» **Quoted passage**:
>>
The renaissance cowboy cut a wide swath through the West, and inspired a generation of songwriters
Through the ’70s and ’80s, Hazlewood remained low-key, but his creations continued to percolate and draw admirers. In 1999, Steve Shelley of Sonic Youth reissued on his Smells Like Records label a number of Hazlewood’s wildly diverse solo albums. That same year, Lee and a back-up duo performed at Nick Cave’s Meltdown Festival in London. “I slowly started finding out that these records that were 15, 20 years old, that had been re-released, the kids were buyin’ ’em.”
A handful of European dates followed, “and there wasn’t a gray head in the house,” recalled Hazlewood. “We’d start to play a song, an obscure song, and they’d start applauding.” At one point he wondered aloud to his audience how they knew his obscurities. “One of the kids held up his hand and said, ‘My grandma, Lee — she played it for me.’ And I said, ‘Well, I’ll tell you one thing: From now on, grandma PR is all I’m using throughout the world.’ ”
Still living abroad, Hazlewood came out of retirement yet again to deliver a low-tempo collection of well-chosen standards by the likes of Fats Waller and Duke Ellington with Farmisht, Flatulence, Origami, ARF!! & Me (1999).
<<
» **Data to examine**:
>>
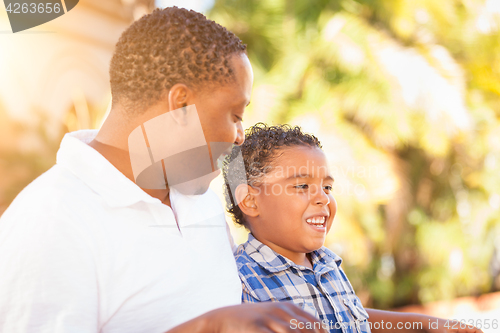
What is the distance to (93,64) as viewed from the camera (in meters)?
4.08

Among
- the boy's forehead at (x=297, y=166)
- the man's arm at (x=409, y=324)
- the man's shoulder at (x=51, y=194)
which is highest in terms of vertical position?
the boy's forehead at (x=297, y=166)

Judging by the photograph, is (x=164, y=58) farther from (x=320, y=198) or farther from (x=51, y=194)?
(x=320, y=198)

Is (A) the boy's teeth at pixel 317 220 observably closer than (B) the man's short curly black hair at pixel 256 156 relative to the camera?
Yes

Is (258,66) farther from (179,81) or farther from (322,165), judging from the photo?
(179,81)

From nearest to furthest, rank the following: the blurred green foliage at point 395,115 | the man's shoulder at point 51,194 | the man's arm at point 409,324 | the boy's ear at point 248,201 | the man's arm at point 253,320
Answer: the man's arm at point 253,320 → the man's shoulder at point 51,194 → the man's arm at point 409,324 → the boy's ear at point 248,201 → the blurred green foliage at point 395,115

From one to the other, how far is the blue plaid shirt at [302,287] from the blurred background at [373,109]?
251 cm

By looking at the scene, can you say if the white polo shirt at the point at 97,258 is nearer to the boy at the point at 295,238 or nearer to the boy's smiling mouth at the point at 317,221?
the boy at the point at 295,238

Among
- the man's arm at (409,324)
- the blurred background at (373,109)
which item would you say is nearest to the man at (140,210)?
the man's arm at (409,324)

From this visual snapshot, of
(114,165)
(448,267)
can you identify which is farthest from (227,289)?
(448,267)

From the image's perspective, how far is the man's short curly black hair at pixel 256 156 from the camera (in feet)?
5.91

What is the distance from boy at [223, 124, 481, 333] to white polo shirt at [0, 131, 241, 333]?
322mm

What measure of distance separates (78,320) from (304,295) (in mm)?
887

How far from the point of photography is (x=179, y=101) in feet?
3.91

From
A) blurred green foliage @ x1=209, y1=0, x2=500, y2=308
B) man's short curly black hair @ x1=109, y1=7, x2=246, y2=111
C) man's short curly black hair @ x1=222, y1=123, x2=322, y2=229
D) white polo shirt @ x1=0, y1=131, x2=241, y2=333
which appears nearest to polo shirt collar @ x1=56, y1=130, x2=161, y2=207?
white polo shirt @ x1=0, y1=131, x2=241, y2=333
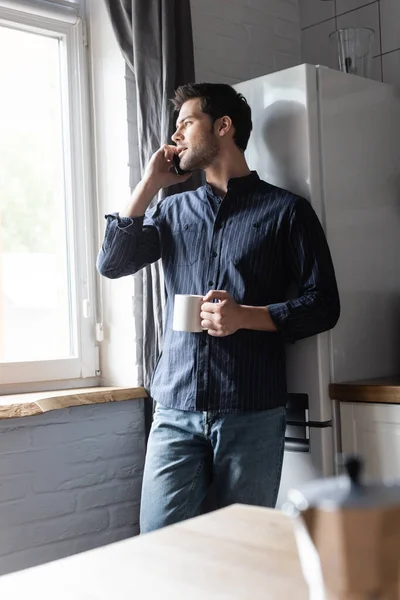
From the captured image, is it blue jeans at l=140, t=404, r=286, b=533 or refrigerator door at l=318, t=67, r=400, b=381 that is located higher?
refrigerator door at l=318, t=67, r=400, b=381

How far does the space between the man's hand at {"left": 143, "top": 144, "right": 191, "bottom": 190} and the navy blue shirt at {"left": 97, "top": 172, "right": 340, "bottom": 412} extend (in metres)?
0.08

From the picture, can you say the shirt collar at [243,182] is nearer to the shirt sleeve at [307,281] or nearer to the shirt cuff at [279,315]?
the shirt sleeve at [307,281]

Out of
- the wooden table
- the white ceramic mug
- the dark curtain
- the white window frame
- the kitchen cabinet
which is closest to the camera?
the wooden table

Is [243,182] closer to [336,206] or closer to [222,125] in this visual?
[222,125]

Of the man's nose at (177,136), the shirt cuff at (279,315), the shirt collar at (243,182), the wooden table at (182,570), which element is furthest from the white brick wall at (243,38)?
the wooden table at (182,570)

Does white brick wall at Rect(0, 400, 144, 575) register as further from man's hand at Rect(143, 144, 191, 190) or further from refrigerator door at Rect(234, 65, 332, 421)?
man's hand at Rect(143, 144, 191, 190)

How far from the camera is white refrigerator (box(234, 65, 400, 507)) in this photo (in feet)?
7.44

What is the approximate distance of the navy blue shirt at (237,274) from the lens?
81.5 inches

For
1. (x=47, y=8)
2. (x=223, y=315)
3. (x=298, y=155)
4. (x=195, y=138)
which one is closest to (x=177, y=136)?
(x=195, y=138)

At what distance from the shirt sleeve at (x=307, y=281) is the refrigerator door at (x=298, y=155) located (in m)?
0.12

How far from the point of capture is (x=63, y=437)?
2396mm

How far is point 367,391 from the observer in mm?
2174

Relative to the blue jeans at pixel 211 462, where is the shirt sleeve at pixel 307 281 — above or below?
above

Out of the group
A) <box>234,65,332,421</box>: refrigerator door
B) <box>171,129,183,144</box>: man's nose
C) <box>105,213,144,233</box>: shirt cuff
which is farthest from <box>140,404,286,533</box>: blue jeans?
<box>171,129,183,144</box>: man's nose
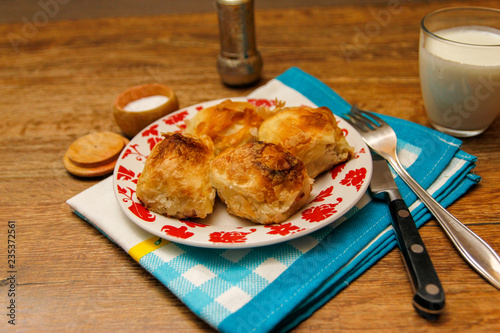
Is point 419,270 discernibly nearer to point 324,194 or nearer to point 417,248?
point 417,248

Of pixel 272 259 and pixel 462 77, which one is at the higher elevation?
pixel 462 77

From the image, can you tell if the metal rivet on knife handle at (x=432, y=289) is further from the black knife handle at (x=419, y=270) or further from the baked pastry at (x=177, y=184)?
the baked pastry at (x=177, y=184)

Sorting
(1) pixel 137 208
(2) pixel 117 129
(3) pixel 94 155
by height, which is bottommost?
(2) pixel 117 129

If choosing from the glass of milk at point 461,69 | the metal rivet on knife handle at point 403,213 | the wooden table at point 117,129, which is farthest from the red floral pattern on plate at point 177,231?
the glass of milk at point 461,69

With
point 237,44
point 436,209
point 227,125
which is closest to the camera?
point 436,209

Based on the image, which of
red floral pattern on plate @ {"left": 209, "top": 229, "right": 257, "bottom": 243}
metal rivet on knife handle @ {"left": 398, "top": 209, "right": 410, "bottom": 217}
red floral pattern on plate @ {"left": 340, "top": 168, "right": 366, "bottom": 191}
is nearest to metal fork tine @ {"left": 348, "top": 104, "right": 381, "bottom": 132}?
red floral pattern on plate @ {"left": 340, "top": 168, "right": 366, "bottom": 191}

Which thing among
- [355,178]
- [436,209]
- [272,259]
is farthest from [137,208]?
[436,209]
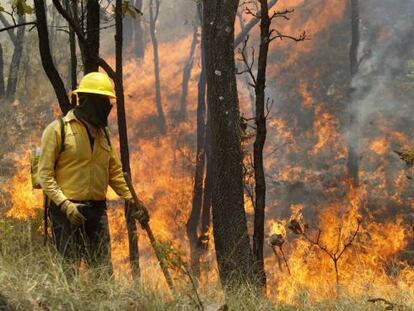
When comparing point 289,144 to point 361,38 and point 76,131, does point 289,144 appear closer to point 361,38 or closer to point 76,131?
point 361,38

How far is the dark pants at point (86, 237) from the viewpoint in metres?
4.17

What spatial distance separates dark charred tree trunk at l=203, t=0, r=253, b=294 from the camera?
5.48 metres

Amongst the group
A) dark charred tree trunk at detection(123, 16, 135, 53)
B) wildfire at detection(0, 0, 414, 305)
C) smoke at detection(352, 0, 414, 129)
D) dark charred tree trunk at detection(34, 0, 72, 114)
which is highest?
dark charred tree trunk at detection(123, 16, 135, 53)

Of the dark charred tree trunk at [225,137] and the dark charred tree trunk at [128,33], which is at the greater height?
the dark charred tree trunk at [128,33]

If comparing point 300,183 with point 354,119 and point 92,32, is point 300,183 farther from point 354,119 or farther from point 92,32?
point 92,32

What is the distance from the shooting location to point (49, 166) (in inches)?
160

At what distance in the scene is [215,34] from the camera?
220 inches

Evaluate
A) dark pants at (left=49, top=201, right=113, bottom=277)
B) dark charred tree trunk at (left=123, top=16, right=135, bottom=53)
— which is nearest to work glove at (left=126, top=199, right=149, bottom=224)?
dark pants at (left=49, top=201, right=113, bottom=277)

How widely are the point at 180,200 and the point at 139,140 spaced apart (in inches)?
188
<<
Continue the article on Lee Hazlewood's later career from the end of its last sentence, keeping its style.

» **Result**:
“Al Casey [longtime Hazlewood guitarist], he had said, ‘I want you to do those songs that you always whistled around the studio.’ I said, ‘You’re talkin’ about my dad’s two-beer songs, aren’t you?’ Two beers, and you sing one of these songs.”
Behind the don’t-give-a-damn façade, Hazlewood was a man of profound integrity. Cake or Death, which was recorded after his cancer diagnosis, is a collection of promises kept, of 50-year-old in-jokes, of a life spun with warmth and dark humor. (The album’s title is a reference to an Eddie Izzard stand-up bit.) It’s a big-sounding collection, bereft of the marquee names with whom Hazlewood could’ve collaborated. His granddaughter, Phaedra, brought her “third-grade enthusiasm” to a reworked “Some Velvet Morning.” On “Baghdad Knights,” Hazlewood addresses the situation in the Middle East. “You hate the war, but you respect the warriors,” he said.
“First of all, I’d like to go out the way I came in,” he said, when asked about his send-off plans. “Quietly.” With an eye on cremation, he had an idea of the afterlife. “I don’t believe in an old gray-headed man who sits on a mountain and every time you do anything bad, he hits you on the head with a hammer... or streets paved with gold. I figure you just go back to the stack. But if you have to come back a second time, I think you should come back as a cockroach. You can’t kill those sons of bitches!”